### Consigne 1
Pour chaque affirmation, dites si elle concorde avec la page ci-dessous en répondant par oui ou par non, et citez mot pour mot le passage de la page qui tranche. (a) Le programme MID visait 35 % d’énergies renouvelables dans le mix énergétique d’ici 2025. (b) Le programme MID était financé par l’Union européenne. (c) La transition de Maurice vers une économie verte avance rapidement.
### Consigne 2
Réécrivez toutes les lignes des entrées ci-dessous sous forme de tableau Markdown, avec une colonne « N° » pour le numéro de ligne et une colonne « Ligne » pour son texte, sans les lignes vides.

### Page
↓↓↓
La transition de Maurice vers une économie verte progresse lentement. Après avoir enterré le projet MID, le gouvernement s’est aligné sur le modèle Switch Africa Green de l’Union européenne. À l’horizon 2035, le pays pourra contempler une croissance supérieure de 6 % si les parties prenantes suivent la feuille de route établie.

En 2008, l’ancien régime annonçait son intention de placer l’économie mauricienne sur la voie du développement durable. L’éminent scientifique Joël de Rosnay de la Cité des Sciences était chargé de piloter le projet. C’est ainsi que naissait le programme Maurice île Durable (MID), dont l’objectif principal était d’augmenter la part des énergies renouvelables dans le mix énergétique à 35 % à l’horizon 2025. Financée par l’Agence Française de Développement (AFD), cette stratégie s’appuyait sur le concept des 5 E : Environnement, Équité, Énergie, Éducation, Économie / Emploi.
↑↑↑
### Données à traiter
↓↓↓
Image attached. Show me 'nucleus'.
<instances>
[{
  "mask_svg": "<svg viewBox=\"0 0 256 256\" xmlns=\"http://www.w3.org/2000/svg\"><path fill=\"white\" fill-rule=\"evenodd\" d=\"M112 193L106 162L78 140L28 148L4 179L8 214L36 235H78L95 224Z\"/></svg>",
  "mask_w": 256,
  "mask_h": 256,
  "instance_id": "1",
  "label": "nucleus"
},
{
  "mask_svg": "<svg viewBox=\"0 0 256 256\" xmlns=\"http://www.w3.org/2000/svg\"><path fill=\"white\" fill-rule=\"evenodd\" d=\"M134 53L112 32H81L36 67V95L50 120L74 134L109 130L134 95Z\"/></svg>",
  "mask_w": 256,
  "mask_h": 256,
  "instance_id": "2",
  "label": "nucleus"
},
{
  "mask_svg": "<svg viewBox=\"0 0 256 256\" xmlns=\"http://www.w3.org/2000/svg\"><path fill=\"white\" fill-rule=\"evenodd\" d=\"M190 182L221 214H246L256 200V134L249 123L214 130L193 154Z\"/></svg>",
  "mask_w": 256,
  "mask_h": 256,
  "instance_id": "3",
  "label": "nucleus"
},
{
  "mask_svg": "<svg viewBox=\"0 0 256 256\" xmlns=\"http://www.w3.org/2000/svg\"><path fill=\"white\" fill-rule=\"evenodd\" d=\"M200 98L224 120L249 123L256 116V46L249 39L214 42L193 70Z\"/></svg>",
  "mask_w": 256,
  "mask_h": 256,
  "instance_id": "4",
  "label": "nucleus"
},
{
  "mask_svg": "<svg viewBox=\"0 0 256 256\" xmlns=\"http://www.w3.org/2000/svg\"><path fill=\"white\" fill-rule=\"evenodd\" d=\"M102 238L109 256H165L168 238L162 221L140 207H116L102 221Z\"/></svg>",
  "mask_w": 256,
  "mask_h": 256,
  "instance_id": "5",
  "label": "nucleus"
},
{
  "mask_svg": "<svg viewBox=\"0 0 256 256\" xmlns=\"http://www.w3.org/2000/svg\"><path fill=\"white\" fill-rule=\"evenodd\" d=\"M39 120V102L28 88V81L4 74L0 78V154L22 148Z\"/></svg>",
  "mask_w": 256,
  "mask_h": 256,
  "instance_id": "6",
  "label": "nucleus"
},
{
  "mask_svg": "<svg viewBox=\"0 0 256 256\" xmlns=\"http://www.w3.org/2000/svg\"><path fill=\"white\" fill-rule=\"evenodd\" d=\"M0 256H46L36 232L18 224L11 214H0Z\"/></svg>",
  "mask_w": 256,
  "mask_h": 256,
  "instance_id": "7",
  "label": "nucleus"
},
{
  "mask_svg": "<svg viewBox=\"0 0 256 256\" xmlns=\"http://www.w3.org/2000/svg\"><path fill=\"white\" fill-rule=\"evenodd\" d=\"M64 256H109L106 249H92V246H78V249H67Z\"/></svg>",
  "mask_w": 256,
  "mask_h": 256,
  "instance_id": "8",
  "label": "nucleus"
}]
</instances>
↑↑↑
### Réponse attendue 1
(a) Oui : « l’objectif principal était d’augmenter la part des énergies renouvelables dans le mix énergétique à 35 % à l’horizon 2025 ».
(b) Non : « Financée par l’Agence Française de Développement (AFD) ».
(c) Non : « La transition de Maurice vers une économie verte progresse lentement ».

### Réponse attendue 2
| N° | Ligne |
|---|---|
| 1 | Image attached. Show me 'nucleus'. |
| 2 | <instances> |
| 3 | [{ |
| 4 |   "mask_svg": "<svg viewBox=\"0 0 256 256\" xmlns=\"http://www.w3.org/2000/svg\"><path fill=\"white\" fill-rule=\"evenodd\" d=\"M112 193L106 162L78 140L28 148L4 179L8 214L36 235H78L95 224Z\"/></svg>", |
| 5 |   "mask_w": 256, |
| 6 |   "mask_h": 256, |
| 7 |   "instance_id": "1", |
| 8 |   "label": "nucleus" |
| 9 | }, |
| 10 | { |
| 11 |   "mask_svg": "<svg viewBox=\"0 0 256 256\" xmlns=\"http://www.w3.org/2000/svg\"><path fill=\"white\" fill-rule=\"evenodd\" d=\"M134 53L112 32H81L36 67V95L50 120L74 134L109 130L134 95Z\"/></svg>", |
| 12 |   "mask_w": 256, |
| 13 |   "mask_h": 256, |
| 14 |   "instance_id": "2", |
| 15 |   "label": "nucleus" |
| 16 | }, |
| 17 | { |
| 18 |   "mask_svg": "<svg viewBox=\"0 0 256 256\" xmlns=\"http://www.w3.org/2000/svg\"><path fill=\"white\" fill-rule=\"evenodd\" d=\"M190 182L221 214H246L256 200V134L249 123L214 130L193 154Z\"/></svg>", |
| 19 |   "mask_w": 256, |
| 20 |   "mask_h": 256, |
| 21 |   "instance_id": "3", |
| 22 |   "label": "nucleus" |
| 23 | }, |
| 24 | { |
| 25 |   "mask_svg": "<svg viewBox=\"0 0 256 256\" xmlns=\"http://www.w3.org/2000/svg\"><path fill=\"white\" fill-rule=\"evenodd\" d=\"M200 98L224 120L249 123L256 116V46L249 39L214 42L193 70Z\"/></svg>", |
| 26 |   "mask_w": 256, |
| 27 |   "mask_h": 256, |
| 28 |   "instance_id": "4", |
| 29 |   "label": "nucleus" |
| 30 | }, |
| 31 | { |
| 32 |   "mask_svg": "<svg viewBox=\"0 0 256 256\" xmlns=\"http://www.w3.org/2000/svg\"><path fill=\"white\" fill-rule=\"evenodd\" d=\"M102 238L109 256H165L168 238L162 221L140 207H116L102 221Z\"/></svg>", |
| 33 |   "mask_w": 256, |
| 34 |   "mask_h": 256, |
| 35 |   "instance_id": "5", |
| 36 |   "label": "nucleus" |
| 37 | }, |
| 38 | { |
| 39 |   "mask_svg": "<svg viewBox=\"0 0 256 256\" xmlns=\"http://www.w3.org/2000/svg\"><path fill=\"white\" fill-rule=\"evenodd\" d=\"M39 120V102L28 88V81L4 74L0 78V154L22 148Z\"/></svg>", |
| 40 |   "mask_w": 256, |
| 41 |   "mask_h": 256, |
| 42 |   "instance_id": "6", |
| 43 |   "label": "nucleus" |
| 44 | }, |
| 45 | { |
| 46 |   "mask_svg": "<svg viewBox=\"0 0 256 256\" xmlns=\"http://www.w3.org/2000/svg\"><path fill=\"white\" fill-rule=\"evenodd\" d=\"M0 256H46L36 232L18 224L11 214H0Z\"/></svg>", |
| 47 |   "mask_w": 256, |
| 48 |   "mask_h": 256, |
| 49 |   "instance_id": "7", |
| 50 |   "label": "nucleus" |
| 51 | }, |
| 52 | { |
| 53 |   "mask_svg": "<svg viewBox=\"0 0 256 256\" xmlns=\"http://www.w3.org/2000/svg\"><path fill=\"white\" fill-rule=\"evenodd\" d=\"M64 256H109L106 249H92V246H78V249H67Z\"/></svg>", |
| 54 |   "mask_w": 256, |
| 55 |   "mask_h": 256, |
| 56 |   "instance_id": "8", |
| 57 |   "label": "nucleus" |
| 58 | }] |
| 59 | </instances> |